Chronic addictive drug use causes alterations in gene expression in the mesocorticolimbic projection. The most important transcription factors that produce these alterations are ΔFosB, cAMP response element binding protein (CREB), and nuclear factor kappa B (NF-κB). ΔFosB is the most significant biomolecular mechanism in addiction because the overexpression of ΔFosB in the D1-type medium spiny neurons in the nucleus accumbens is necessary and sufficient for many of the neural adaptations and behavioral effects (e.g., expression-dependent increases in drug self-administration and reward sensitization) seen in drug addiction. ΔFosB expression in nucleus accumbens D1-type medium spiny neurons directly and positively regulates drug self-administration and reward sensitization through positive reinforcement while decreasing sensitivity to aversion.[note 1] ΔFosB has been implicated in mediating addictions to many different drugs and drug classes, including alcohol, amphetamine and other substituted amphetamines, cannabinoids, cocaine, methylphenidate, nicotine, opiates, phenylcyclidine, and propofol, among others.ΔJunD, a transcription factor, and G9a, a histone methyltransferase, both oppose the function of ΔFosB and inhibit increases in its expression.
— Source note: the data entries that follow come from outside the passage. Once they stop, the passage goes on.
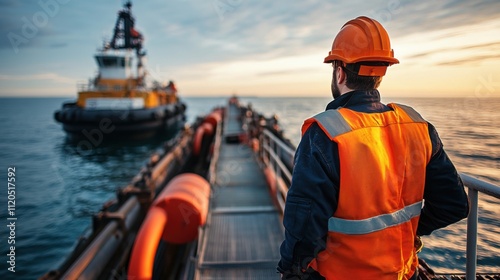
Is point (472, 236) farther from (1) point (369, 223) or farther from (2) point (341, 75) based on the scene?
(2) point (341, 75)

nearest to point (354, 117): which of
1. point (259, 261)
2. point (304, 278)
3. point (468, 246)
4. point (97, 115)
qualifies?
point (304, 278)

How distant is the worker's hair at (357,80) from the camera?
146 cm

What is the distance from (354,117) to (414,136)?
1.10 ft

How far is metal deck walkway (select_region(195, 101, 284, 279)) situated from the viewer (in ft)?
11.8

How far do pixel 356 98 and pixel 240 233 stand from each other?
3508 millimetres

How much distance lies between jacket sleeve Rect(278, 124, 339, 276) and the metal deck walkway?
2446mm

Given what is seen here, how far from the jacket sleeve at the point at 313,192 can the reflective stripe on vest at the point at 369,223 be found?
2.0 inches

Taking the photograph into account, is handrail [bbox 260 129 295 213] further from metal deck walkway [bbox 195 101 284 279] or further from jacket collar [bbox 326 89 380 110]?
jacket collar [bbox 326 89 380 110]

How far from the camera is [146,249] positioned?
3.87 metres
Increases in nucleus accumbens ΔJunD expression (via viral vector-mediated gene transfer) or G9a expression (via pharmacological means) reduces, or with a large increase can even block, many of the neural and behavioral alterations that result from chronic high-dose use of addictive drugs (i.e., the alterations mediated by ΔFosB).
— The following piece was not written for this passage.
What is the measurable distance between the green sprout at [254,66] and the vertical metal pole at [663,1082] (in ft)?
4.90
ΔFosB also plays an important role in regulating behavioral responses to natural rewards, such as palatable food, sex, and exercise. Natural rewards, like drugs of abuse, induce gene expression of ΔFosB in the nucleus accumbens, and chronic acquisition of these rewards can result in a similar pathological addictive state through ΔFosB overexpression. Consequently, ΔFosB is the key transcription factor involved in addictions to natural rewards (i.e., behavioral addictions) as well; in particular, ΔFosB in the nucleus accumbens is critical for the reinforcing effects of sexual reward. Research on the interaction between natural and drug rewards suggests that dopaminergic psychostimulants (e.g., amphetamine) and sexual behavior act on similar biomolecular mechanisms to induce ΔFosB in the nucleus accumbens and possess bidirectional cross-sensitization effects that are mediated through ΔFosB. This phenomenon is notable since, in humans, a dopamine dysregulation syndrome, characterized by drug-induced compulsive engagement in natural rewards (specifically, sexual activity, shopping, and gambling), has also been observed in some individuals taking dopaminergic medications.
The release of dopamine in the nucleus accumbens plays a role in the reinforcing qualities of many forms of stimuli, including naturally reinforcing stimuli like palatable food and sex. Altered dopamine neurotransmission is frequently observed following the development of an addictive state. In humans and lab animals that have developed an addiction, alterations in dopamine or opioid neurotransmission in the nucleus accumbens and other parts of the striatum are evident. Studies have found that use of certain drugs (e.g., cocaine) affect cholinergic neurons that innervate the reward system, in turn affecting dopamine signaling in this region.
This section needs expansion. You can help by adding to it. (August 2015)
ΔFosB accumulation from excessive drug use
Understanding the pathways in which drugs act and how drugs can alter those pathways is key when examining the biological basis of drug addiction. The reward pathway, known as the mesolimbic pathway, or its extension, the mesocorticolimbic pathway, is characterized by the interaction of several areas of the brain.
- The projections from the ventral tegmental area (VTA) are a network of dopaminergic neurons with co-localized postsynaptic glutamate receptors (AMPAR and NMDAR). These cells respond when stimuli indicative of a reward are present. The VTA supports learning and sensitization development and releases DA into the forebrain. These neurons also project and release DA into the nucleus accumbens, through the mesolimbic pathway. Virtually all drugs causing drug addiction increase the dopamine release in the mesolimbic pathway, in addition to their specific effects.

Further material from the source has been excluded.